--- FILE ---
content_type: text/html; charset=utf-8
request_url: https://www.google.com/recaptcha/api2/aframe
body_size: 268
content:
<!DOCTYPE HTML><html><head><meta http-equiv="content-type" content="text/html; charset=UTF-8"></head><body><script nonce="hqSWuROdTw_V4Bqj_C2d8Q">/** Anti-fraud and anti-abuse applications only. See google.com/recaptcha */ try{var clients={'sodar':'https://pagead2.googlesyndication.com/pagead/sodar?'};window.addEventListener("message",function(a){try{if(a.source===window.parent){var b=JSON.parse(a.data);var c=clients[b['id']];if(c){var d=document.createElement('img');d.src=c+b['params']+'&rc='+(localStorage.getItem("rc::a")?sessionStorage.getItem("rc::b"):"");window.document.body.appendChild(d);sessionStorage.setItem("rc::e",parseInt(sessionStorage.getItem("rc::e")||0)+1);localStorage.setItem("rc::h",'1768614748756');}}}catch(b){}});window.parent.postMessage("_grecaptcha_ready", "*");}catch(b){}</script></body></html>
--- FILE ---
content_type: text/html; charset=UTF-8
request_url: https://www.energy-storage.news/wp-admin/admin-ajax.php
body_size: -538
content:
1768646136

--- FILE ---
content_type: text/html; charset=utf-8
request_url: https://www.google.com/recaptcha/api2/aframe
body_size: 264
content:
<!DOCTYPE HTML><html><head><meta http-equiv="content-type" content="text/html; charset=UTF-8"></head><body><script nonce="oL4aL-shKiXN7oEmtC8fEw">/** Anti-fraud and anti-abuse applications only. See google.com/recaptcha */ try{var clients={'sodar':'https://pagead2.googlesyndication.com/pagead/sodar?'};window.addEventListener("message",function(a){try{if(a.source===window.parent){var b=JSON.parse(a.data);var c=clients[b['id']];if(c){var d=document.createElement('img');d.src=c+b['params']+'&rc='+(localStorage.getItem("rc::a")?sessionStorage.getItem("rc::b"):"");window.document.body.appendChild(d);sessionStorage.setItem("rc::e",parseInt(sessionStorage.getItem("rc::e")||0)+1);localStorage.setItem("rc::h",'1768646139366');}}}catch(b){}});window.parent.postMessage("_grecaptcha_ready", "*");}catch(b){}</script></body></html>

==============================

**Work order:**
Could you copy each line of the material that holds "localStorage"?

**Exercise answer:**
<!DOCTYPE HTML><html><head><meta http-equiv="content-type" content="text/html; charset=UTF-8"></head><body><script nonce="hqSWuROdTw_V4Bqj_C2d8Q">/** Anti-fraud and anti-abuse applications only. See google.com/recaptcha */ try{var clients={'sodar':'https://pagead2.googlesyndication.com/pagead/sodar?'};window.addEventListener("message",function(a){try{if(a.source===window.parent){var b=JSON.parse(a.data);var c=clients[b['id']];if(c){var d=document.createElement('img');d.src=c+b['params']+'&rc='+(localStorage.getItem("rc::a")?sessionStorage.getItem("rc::b"):"");window.document.body.appendChild(d);sessionStorage.setItem("rc::e",parseInt(sessionStorage.getItem("rc::e")||0)+1);localStorage.setItem("rc::h",'1768614748756');}}}catch(b){}});window.parent.postMessage("_grecaptcha_ready", "*");}catch(b){}</script></body></html>
<!DOCTYPE HTML><html><head><meta http-equiv="content-type" content="text/html; charset=UTF-8"></head><body><script nonce="oL4aL-shKiXN7oEmtC8fEw">/** Anti-fraud and anti-abuse applications only. See google.com/recaptcha */ try{var clients={'sodar':'https://pagead2.googlesyndication.com/pagead/sodar?'};window.addEventListener("message",function(a){try{if(a.source===window.parent){var b=JSON.parse(a.data);var c=clients[b['id']];if(c){var d=document.createElement('img');d.src=c+b['params']+'&rc='+(localStorage.getItem("rc::a")?sessionStorage.getItem("rc::b"):"");window.document.body.appendChild(d);sessionStorage.setItem("rc::e",parseInt(sessionStorage.getItem("rc::e")||0)+1);localStorage.setItem("rc::h",'1768646139366');}}}catch(b){}});window.parent.postMessage("_grecaptcha_ready", "*");}catch(b){}</script></body></html>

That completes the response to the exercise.